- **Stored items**
────
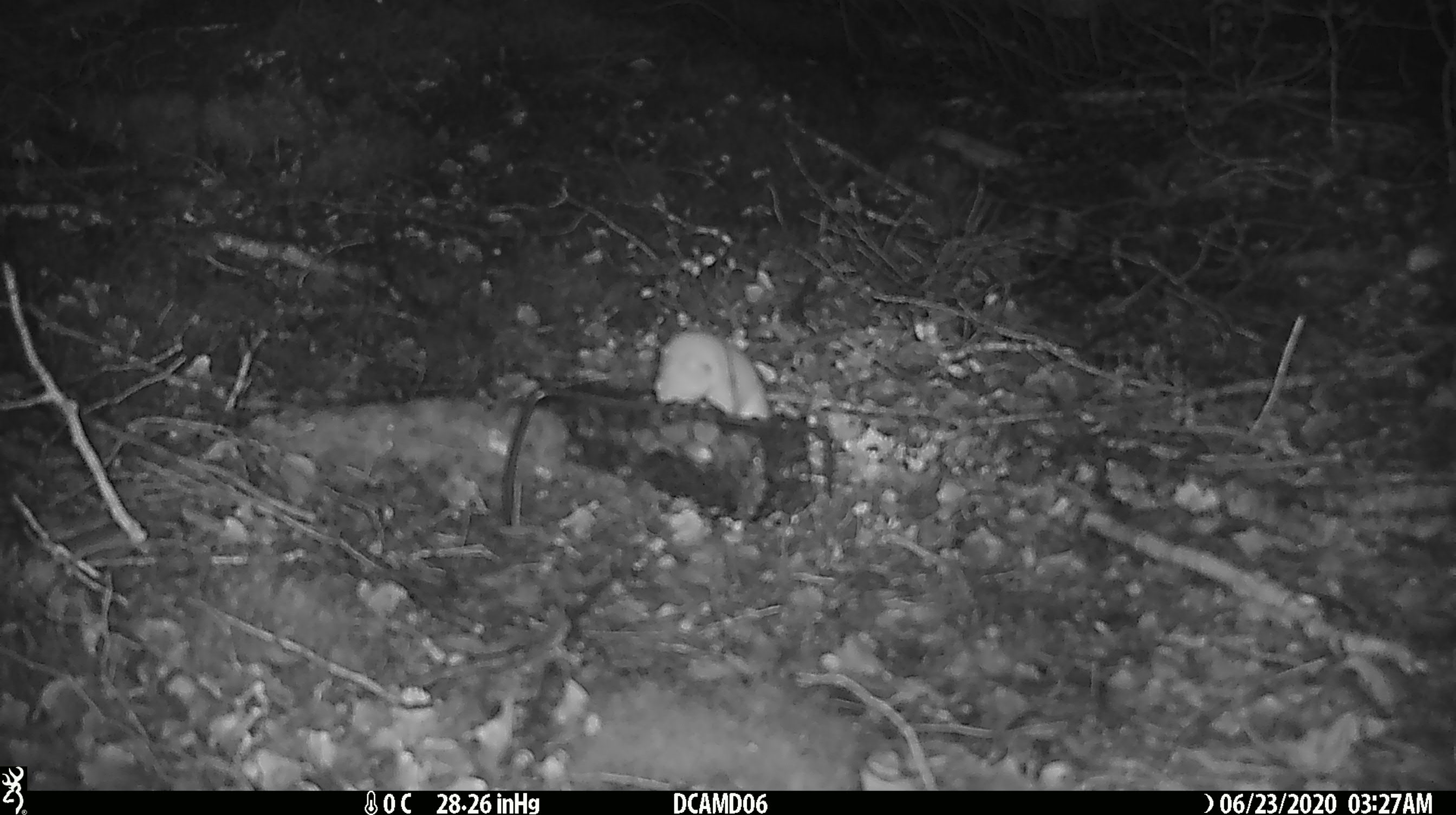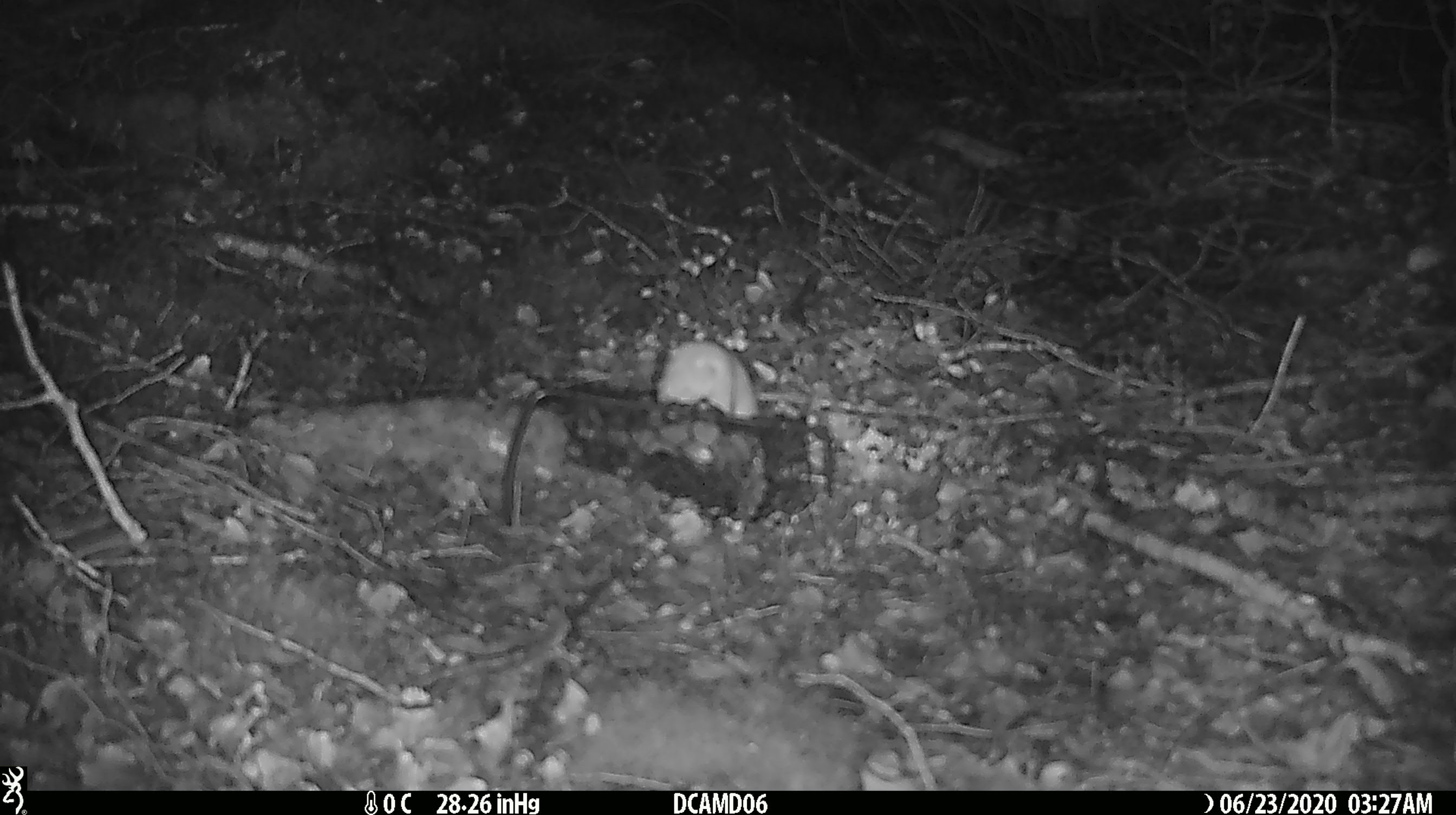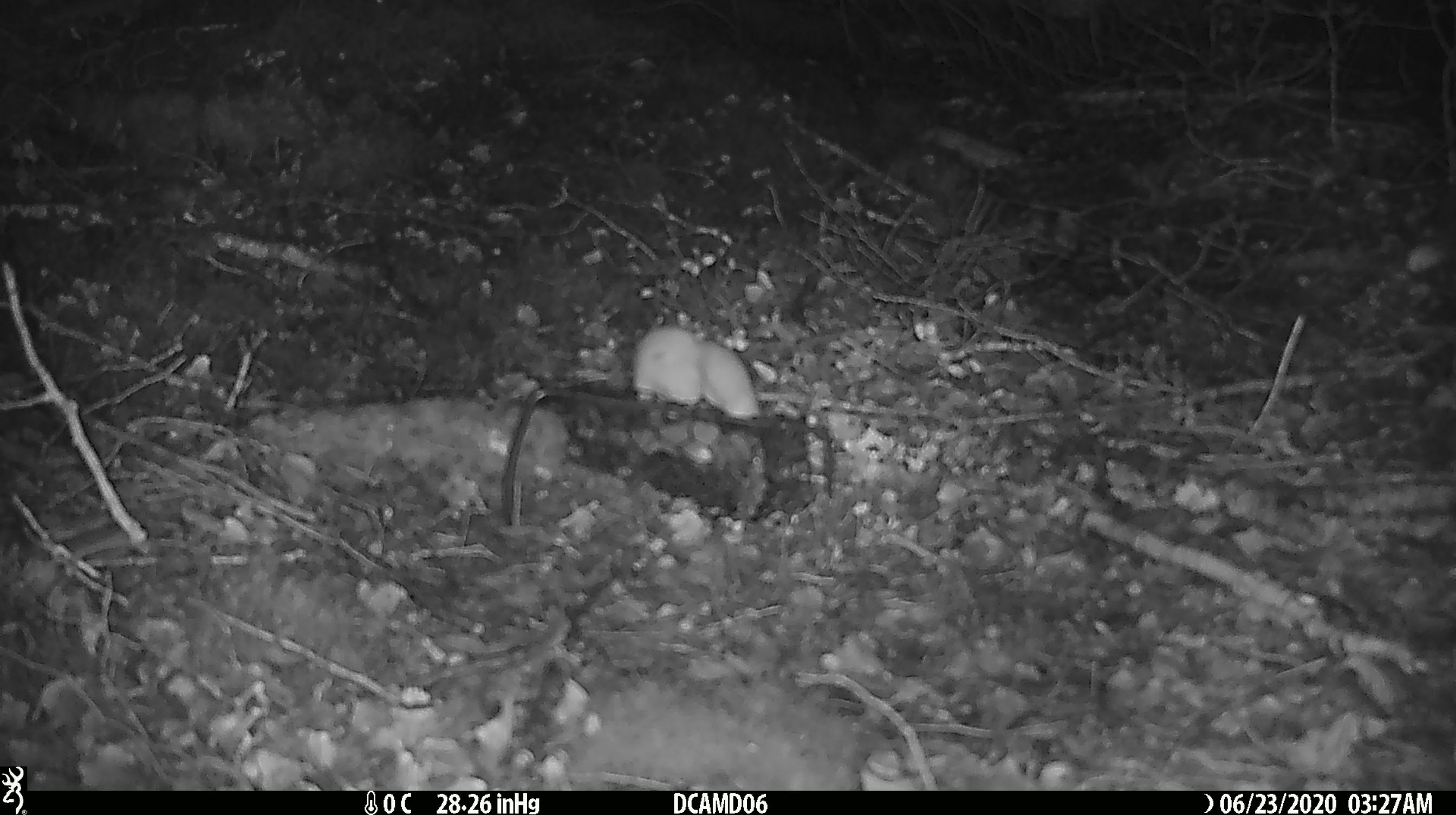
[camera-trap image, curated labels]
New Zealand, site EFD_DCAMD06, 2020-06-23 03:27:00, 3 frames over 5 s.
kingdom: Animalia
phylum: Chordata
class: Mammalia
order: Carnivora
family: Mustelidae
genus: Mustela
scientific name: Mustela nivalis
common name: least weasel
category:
────
- **What the exercise asks**
Transcribe every record exactly and omit each image.

- **Task response**
[camera-trap image, curated labels]
New Zealand, site EFD_DCAMD06, 2020-06-23 03:27:00, 3 frames over 5 s.
kingdom: Animalia
phylum: Chordata
class: Mammalia
order: Carnivora
family: Mustelidae
genus: Mustela
scientific name: Mustela nivalis
common name: least weasel
category:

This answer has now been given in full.